The product of the catalytic dewaxing may contain some relatively light products, i.e. products with a boiling point below 300°-400° C., e.g. below 370° C. Suitably, these products are separated from the dewaxed product, generally by distillation, to yield one or more light fractions and a lubricating base oil fraction. It is an advantage of the present invention that the yield on lubricating base oil is high. The complete effluent or the lubricating base oil fraction may conveniently be subjected to a hydrotreating step.

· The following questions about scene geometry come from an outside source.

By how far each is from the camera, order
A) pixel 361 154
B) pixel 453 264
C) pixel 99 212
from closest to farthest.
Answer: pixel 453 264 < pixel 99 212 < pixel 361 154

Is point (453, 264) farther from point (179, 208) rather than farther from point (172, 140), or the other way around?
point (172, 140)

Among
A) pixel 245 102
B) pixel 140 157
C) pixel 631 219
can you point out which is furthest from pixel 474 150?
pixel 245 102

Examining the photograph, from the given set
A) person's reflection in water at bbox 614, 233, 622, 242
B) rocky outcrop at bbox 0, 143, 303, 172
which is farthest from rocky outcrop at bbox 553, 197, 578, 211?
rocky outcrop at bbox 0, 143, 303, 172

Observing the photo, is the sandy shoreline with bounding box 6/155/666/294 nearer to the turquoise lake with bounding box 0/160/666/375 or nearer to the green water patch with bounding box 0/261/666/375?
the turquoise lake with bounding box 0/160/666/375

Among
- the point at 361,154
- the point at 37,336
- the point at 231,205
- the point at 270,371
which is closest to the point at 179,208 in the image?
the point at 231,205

The said hydrotreating step is known in the art and may be carried out at known conditions. Suitable conditions include a temperature of 150° to 300° C., a hydrogen (partial) pressure of 30 to 150 bar, a space velocity of 0.5 to 4.0 kg/l.h and a hydrogen/feedstock ratio of 100 to 2000 Nl/kg. Suitable hydrotreating catalysts comprise nickel, cobalt, tungsten, molybdenum, platinum, palladium or mixtures thereof on a carrier, such as alumina, silica-alumina, silica, zirconia, zeolites and the like. The catalyst may further comprise fluorine, phosphorus and/or boron. Advantageously, the hydrogen pressure in the hydrotreating step is substantially the same as in the dewaxing step. The temperature, gas rate and space velocity can be selected by the person skilled in the art, suitably from the range given above.

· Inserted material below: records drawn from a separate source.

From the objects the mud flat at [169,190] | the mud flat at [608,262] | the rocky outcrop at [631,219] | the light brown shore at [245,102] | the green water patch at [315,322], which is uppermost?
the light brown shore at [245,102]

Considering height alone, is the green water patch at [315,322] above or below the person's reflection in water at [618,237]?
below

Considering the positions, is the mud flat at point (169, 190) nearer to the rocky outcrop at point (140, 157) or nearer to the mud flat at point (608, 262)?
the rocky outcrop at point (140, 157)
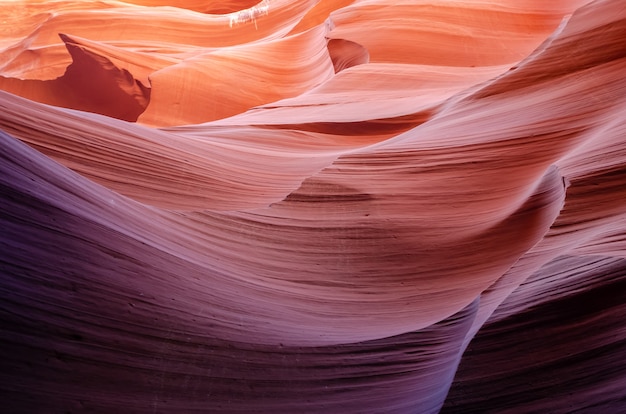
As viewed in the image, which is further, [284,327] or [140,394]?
[284,327]

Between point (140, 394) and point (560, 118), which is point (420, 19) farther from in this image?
point (140, 394)

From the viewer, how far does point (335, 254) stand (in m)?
1.78

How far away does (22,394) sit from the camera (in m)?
0.96

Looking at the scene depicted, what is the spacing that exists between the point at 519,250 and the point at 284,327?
2.67 feet

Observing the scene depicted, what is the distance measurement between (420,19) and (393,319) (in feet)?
11.8

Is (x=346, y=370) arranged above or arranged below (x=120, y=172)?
below

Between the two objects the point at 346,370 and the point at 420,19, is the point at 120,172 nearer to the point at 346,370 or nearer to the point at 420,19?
the point at 346,370

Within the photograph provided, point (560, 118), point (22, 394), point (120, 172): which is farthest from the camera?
point (560, 118)

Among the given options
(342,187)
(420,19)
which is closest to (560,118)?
(342,187)

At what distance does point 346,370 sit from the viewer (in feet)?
4.35

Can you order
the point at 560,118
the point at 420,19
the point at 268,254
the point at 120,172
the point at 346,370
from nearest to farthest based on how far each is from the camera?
the point at 346,370
the point at 268,254
the point at 120,172
the point at 560,118
the point at 420,19

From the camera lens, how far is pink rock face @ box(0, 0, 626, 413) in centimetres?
110

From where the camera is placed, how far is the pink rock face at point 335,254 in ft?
3.60

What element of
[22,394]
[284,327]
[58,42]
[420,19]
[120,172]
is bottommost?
[284,327]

The feedstock for the catalytic dewaxing is suitably a part of the hydrocrackate of a wax-containing mineral oil fraction. The hydrocrackate has conveniently been obtained by hydrocracking the wax-containing mineral oil fraction over a hydrocracking catalyst at a temperature of 360° to 420° C., a hydrogen (partial) pressure of 50 to 200 bar, a space velocity of 0.5 to 2.0 kg/l.catalyst.h. and a H2 /mineral oil fraction ratio of 500 to 2000 Nl/kg. The hydrocracking catalyst can be selected from any hydrocracking catalyst known in the art. Suitably the hydrocracking catalyst comprises a carrier and at least one hydrogenating metal or a compound thereof, which carrier has been selected from the group consisting of silica, alumina, silica-alumina and the faujasite-type zeolites. The most preferred faujasite-type zeolite Y. The most preferred hydrogenating metals are nickel, cobalt, tungsten and molybdenum and mixtures thereof, but platinum and/or palladium may also be used. The catalyst may further comprise fluorine and/or phosphorus and/or boron. When nickel, cobalt, molybdenum and/or tungsten are used as hydrogenating metal, they are preferably present in the form of their sulphides.

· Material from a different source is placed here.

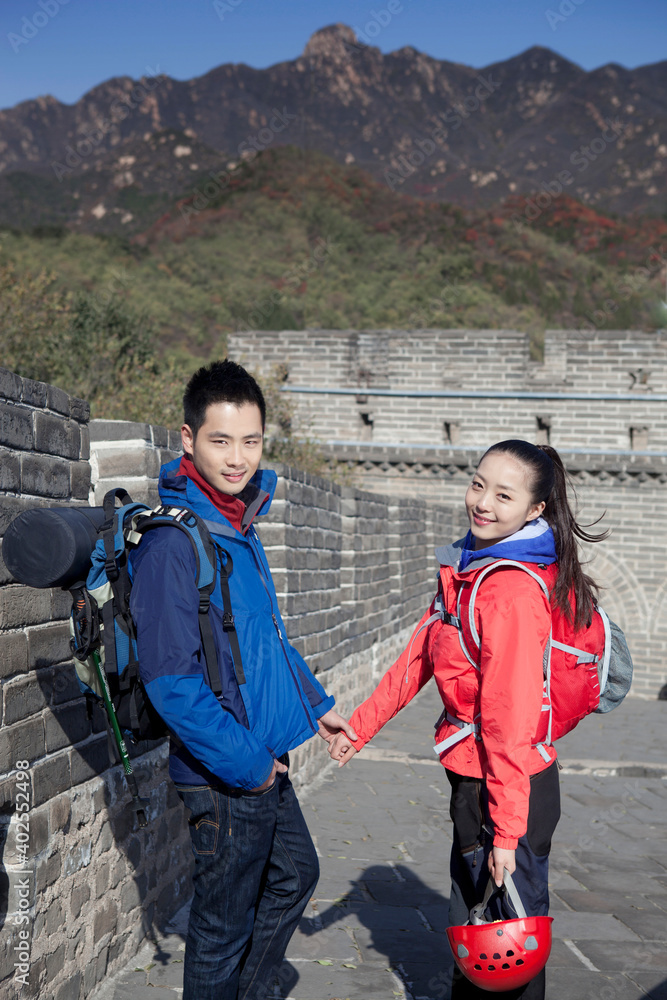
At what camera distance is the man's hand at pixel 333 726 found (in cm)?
288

The starting materials for the hydrocracking step is a wax-containing mineral oil fraction. As is known in the art, wax consists essentially of paraffinic hydrocarbons which readily separate by crystallization when an oil fraction containing them is cooled. Conveniently, wax includes those hydrocarbons which separate by crystallization when the oil fraction is cooled to a temperature which may be as low as -50° C., suitably from -10° to -40° C., either in the absence or presence of one or more solvents, such as a ketone (methyl ethyl ketone, acetone) and an aromatic compound (benzene, toluene, naphtha). The wax-containing fraction to be used conveniently contains from 50 to 95% wt. of wax separated by cooling to a temperature which may be as low as -50° C. Suitably, the wax-containing fraction is slack wax separated from the distillate and/or residual lubricating base oils, as described above.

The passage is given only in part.